FILED
United States Court of Appeals
UNITED STATES COURT OF APPEALS Tenth Circuit
FOR THE TENTH CIRCUIT December 8, 2014
Elisabeth A. Shumaker
Clerk of Court
LARRY GORDON,
Petitioner - Appellant,
v. No. 14-1188
(D.C. No. 1:92-CV-02425-JRC)
PAT SULLIVAN; GALE NORTON, (D. Colo.)
Respondents - Appellees.
________________________________
LARRY GORDON,
Petitioner - Appellant,
v. No. 14-1258
(D.C. No. 1:14-CV-00371-LTB)
FRANCIS FALK, Warden; THE (D. Colo.)
ATTORNEY GENERAL OF THE
STATE OF COLORADO,
Respondents - Appellees.
ORDER AND JUDGMENT*
*
The Court has determined that oral argument would not materially assist the
determination of these appeals. See Fed. R. App. P. 34(a)(2); 10th Cir. R. 34.1(G).
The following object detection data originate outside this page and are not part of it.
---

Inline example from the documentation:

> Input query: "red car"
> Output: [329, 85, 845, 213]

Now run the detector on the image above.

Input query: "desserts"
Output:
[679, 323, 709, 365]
As a result, we have decided the appeals based on the briefs.
This order and judgment does not constitute binding precedent, except under
the doctrines of law of the case, res judicata, and collateral estoppel. It may be cited,
however, for its persuasive value consistent with Fed. R. App. P. 32.1 and 10th Cir.
R. 32.1.
Before HOLMES, BACHARACH, and McHUGH, Circuit Judges.
The district court denied Mr. Larry Gordon’s motion for appointed counsel and
application for habeas relief. Mr. Gordon appeals the denial of appointed counsel
(No. 14-1188) and wants to appeal the denial of habeas relief (No. 14-1258).
Appeal No. 14-1188
In 1992, a Colorado state court issued a warrant for Mr. Gordon’s arrest on
charges of second-degree kidnapping, first- and second-degree sexual assault,
menacing, and third-degree assault. He was found in a Nebraska jail and extradited
to Colorado.
In Colorado, Mr. Gordon filed a habeas application in federal district court,
complaining of his prior detention in Nebraska, his extradition, and his legal
representation. The district court dismissed the application because Mr. Gordon had
not exhausted state court remedies.
Twenty years later, Mr. Gordon filed a motion to appoint counsel, claiming
that he was being “tortured under a mind control substance . . . to perfect a death
sentence without a jury trial.” R. at 5. The district court summarily denied the
motion as moot in light of the prior dismissal of the habeas application.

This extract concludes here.